Nie werde ich vergessen, wie ich in meiner Jugend diese ganz besonderen Abende herbei sehnte: Sonnenuntergang, ein Lagerfeuer, ein Rost über den offenen Flammen, der betörende Duft von gegrilltem Fleisch und gebratenem Gemüse und diese unglaubliche Stimmung – eine Mischung aus Frieden, Freiheit und Feierabend. Ich wusste schon damals: Feierabend, also Feier-Abend – das ist MEIN Wort, das ist mein Ding!

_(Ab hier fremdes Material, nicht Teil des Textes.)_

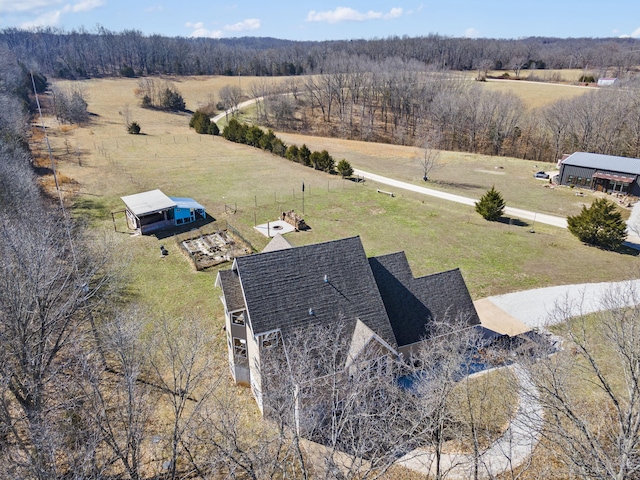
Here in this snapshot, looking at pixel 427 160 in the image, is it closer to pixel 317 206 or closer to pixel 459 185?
pixel 459 185

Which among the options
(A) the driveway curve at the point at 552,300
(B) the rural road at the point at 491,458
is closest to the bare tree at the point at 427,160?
(A) the driveway curve at the point at 552,300

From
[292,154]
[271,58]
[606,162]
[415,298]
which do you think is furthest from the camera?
[271,58]

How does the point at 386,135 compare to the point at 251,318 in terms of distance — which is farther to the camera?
the point at 386,135

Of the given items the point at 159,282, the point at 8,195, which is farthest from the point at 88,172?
the point at 159,282

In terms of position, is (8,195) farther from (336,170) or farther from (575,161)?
(575,161)

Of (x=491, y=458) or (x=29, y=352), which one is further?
(x=491, y=458)

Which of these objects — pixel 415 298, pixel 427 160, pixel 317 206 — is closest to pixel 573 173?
pixel 427 160

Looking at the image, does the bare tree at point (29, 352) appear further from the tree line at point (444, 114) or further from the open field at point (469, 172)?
the tree line at point (444, 114)
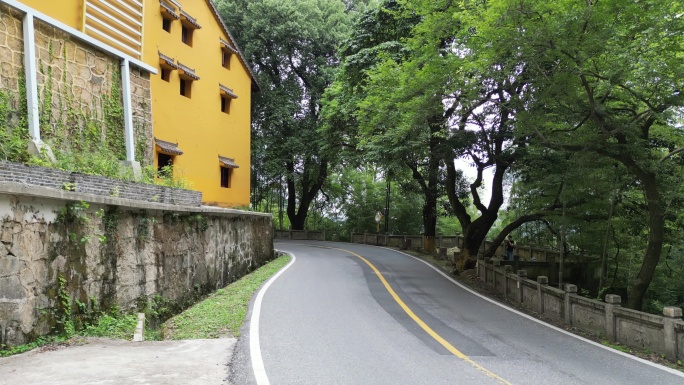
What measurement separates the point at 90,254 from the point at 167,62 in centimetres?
1193

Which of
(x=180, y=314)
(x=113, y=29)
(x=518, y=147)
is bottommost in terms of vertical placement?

Während meines ersten großen Auslandsaufenthaltes, den ich während der Sommersemesterferien 1986 in Singapur verbrachte, erlebte ich eine Steigerung dieser einzigartigen Atmosphäre: die Nachtmärkte unter freiem Himmel: Ein Food-Stand reiht sich an den nächsten, nie gekannte Aromen kitzeln die Nase –  von scharfen Gewürzen, frisch gepresstem Zuckerrohrsaft und beißendem Rauch aus den Garküchen, die über offenem Feuer ihre Saté-Spieße und Fischfilets brutzelten.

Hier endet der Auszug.